Virtù propria di chi sa agire con equilibrio
assumendo il comportamento più opportuno, moderando i propri desideri e
valutando situazioni, parole e atti secondo ragione. In quanto virtù
prevalentemente pratica, basata sull'esperienza, la
s. viene spesso fatta
coincidere con il buon senso o senso comune (
s. popolare,
s.
proverbiale,
s. contadina, ecc.), sulla base di una millenaria esperienza
morale, religiosa, filosofica, che trova espressione in sentenze e proverbi.
• Filos. - Secondo i primi pensatori greci, la
s. è
filosofia attiva e operante, e contiene in sé il principio e la sua
attuazione pratica. Nel pensiero greco, il saggio-sapiente viene identificato
con lo scienziato-filosofo, come avvenne per Pitagora. Il saggio è dunque
l'uomo completo che sa unire in sé teoria e pratica in tutte le
discipline e le arti. Per la filosofia stoica, la
s. consiste nel
rapporto armonico dell'individuo con il mondo, che si traduce in azioni
disinteressate che rifiutano ogni compromesso con le passioni. Lo Stoicismo
esalta infatti la dignità del saggio, che, libero e imperturbabile, si
pone di fronte alla realtà e sopporta serenamente i colpi avversi della
sorte. Con Aristotele si comincia a distinguere tra sapienza, legata
all'attività teoretica, e
s., legata all'attività pratica.
L'ideale antico di una
s. intesa come vittoria sulle passioni, come
raggiungimento della quiete interiore e della serenità spirituale si
presenta ancora vivo in età medioevale. Esso, anzi, si fa ancora
più intenso quando si coniuga agli ideali cristiani di salvezza e di
purificazione morale. La
s. contenuta nella dottrina cristiana afferma i
valori della vita e della personalità. Vera
s. per il cristiano
è la rinascita dello spirito e la prassi della redenzione, non la pura
conoscenza teorica del bene. Nel pensiero scolastico medioevale l'idea di
sapienza si presenta sotto il duplice aspetto teorico e pratico, quest'ultimo
rappresentato dal misticismo. In San Tommaso d'Aquino la
s. si presenta
come unità di conoscenza e di amore, di sintesi tra astratto e concreto.

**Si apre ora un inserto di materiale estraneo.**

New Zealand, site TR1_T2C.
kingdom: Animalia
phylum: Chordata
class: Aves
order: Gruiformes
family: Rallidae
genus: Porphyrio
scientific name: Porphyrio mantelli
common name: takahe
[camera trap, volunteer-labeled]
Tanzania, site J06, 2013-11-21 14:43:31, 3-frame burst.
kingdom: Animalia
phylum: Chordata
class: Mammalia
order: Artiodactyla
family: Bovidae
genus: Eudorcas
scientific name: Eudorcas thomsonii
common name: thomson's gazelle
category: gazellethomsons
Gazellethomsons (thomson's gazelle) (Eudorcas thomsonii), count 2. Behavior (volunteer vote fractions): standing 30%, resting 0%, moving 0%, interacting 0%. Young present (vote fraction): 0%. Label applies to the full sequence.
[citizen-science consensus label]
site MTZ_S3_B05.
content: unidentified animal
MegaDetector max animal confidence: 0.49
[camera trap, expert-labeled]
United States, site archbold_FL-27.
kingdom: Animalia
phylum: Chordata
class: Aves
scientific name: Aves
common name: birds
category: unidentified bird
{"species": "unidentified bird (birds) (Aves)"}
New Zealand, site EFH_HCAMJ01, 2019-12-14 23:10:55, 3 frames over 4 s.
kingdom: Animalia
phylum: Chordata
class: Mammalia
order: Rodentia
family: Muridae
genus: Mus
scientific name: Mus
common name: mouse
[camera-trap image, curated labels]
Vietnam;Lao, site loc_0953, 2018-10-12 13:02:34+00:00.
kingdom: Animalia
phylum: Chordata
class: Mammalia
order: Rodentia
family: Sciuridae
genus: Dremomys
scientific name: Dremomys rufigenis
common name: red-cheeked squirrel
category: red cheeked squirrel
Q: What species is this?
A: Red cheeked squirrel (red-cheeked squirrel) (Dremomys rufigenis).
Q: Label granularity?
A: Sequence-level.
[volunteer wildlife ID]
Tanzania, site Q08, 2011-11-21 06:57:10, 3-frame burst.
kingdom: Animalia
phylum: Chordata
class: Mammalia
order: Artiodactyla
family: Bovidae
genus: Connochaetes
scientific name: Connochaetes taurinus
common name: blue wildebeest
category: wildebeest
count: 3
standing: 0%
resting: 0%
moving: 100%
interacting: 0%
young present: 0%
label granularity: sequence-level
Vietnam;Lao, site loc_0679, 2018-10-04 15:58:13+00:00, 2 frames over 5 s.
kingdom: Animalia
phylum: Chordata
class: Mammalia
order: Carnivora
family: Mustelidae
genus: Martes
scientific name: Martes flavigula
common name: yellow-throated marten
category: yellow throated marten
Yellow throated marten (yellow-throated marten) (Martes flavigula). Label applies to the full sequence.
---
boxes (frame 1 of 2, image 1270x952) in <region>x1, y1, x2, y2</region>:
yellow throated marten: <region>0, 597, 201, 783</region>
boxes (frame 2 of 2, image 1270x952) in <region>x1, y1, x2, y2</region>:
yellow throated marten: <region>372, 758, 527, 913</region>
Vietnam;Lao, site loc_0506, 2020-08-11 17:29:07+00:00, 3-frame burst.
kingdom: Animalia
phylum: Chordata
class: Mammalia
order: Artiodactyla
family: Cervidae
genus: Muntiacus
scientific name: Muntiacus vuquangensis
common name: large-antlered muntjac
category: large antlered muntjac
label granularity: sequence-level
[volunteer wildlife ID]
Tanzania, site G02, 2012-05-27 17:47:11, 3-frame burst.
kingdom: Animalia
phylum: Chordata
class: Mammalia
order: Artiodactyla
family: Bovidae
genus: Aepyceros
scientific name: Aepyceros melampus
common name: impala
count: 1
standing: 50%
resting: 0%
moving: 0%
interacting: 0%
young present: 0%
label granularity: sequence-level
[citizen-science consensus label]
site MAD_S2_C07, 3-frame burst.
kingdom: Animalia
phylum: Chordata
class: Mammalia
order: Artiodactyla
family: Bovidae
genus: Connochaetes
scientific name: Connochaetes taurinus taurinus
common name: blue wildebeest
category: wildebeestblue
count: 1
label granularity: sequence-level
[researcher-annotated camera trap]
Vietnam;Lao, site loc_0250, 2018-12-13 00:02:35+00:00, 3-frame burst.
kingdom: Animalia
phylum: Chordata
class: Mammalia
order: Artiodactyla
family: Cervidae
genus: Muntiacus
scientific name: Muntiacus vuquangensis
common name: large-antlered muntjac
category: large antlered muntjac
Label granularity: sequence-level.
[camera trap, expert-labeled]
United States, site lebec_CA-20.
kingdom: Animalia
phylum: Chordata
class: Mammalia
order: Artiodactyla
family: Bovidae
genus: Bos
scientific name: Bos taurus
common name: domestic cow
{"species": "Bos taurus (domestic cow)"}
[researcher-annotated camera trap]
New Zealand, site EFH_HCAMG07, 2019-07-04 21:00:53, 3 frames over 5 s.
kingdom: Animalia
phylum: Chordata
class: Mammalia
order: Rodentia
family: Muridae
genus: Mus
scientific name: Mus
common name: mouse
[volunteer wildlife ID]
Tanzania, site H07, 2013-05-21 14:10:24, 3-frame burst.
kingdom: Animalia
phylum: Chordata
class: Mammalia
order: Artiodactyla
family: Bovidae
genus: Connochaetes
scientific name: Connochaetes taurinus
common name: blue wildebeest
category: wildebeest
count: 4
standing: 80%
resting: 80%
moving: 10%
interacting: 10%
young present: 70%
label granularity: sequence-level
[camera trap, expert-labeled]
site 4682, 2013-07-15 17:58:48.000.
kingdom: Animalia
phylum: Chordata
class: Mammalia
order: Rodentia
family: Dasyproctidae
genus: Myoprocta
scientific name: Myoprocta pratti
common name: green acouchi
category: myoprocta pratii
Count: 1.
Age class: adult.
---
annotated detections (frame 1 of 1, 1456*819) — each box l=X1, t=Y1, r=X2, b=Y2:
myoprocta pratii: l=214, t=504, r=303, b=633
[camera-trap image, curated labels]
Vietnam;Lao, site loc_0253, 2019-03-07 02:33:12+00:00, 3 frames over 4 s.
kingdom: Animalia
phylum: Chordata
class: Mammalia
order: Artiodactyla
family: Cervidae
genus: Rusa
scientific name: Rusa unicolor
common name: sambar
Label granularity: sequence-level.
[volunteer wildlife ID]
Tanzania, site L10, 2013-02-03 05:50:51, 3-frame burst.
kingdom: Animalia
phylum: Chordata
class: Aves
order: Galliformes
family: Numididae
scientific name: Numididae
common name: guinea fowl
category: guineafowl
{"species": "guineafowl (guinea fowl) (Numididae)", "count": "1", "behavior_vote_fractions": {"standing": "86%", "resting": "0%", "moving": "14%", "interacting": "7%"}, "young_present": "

Non molto diversa è la posizione dei pensatori successivi sino a
Cartesio, che considera la
s. come scienza per la vita. Nel pensiero di
Leibniz la
s. si presenta come il riconoscimento che tutto ha una sua
ragion d'essere, mentre con Spinoza si ha un ritorno alla concezione stoica. A
questa si richiamano anche Montaigne e Pascal, contrari a ogni forma di
astrattezza filosofica. Alla concezione cinica si richiama Schopenhauer, per il
quale il saggio è colui che giunge a riconoscere che nella vita non
esiste la gioia ma soltanto l'assenza di dolore. Nell'ambito del pensiero
contemporaneo, il tema della
s. si ritrova nell'Esistenzialismo, che
insiste su una concezione della vita come precarietà, regno
dell'incertezza e del rischio. A differenza dell'etica antica che faceva
coincidere la
s. con la liberazione dai turbamenti delle passioni,
l'etica contemporanea considera con benevolenza le passioni, nelle quali ravvisa
la condizione preliminare per ogni progresso spirituale.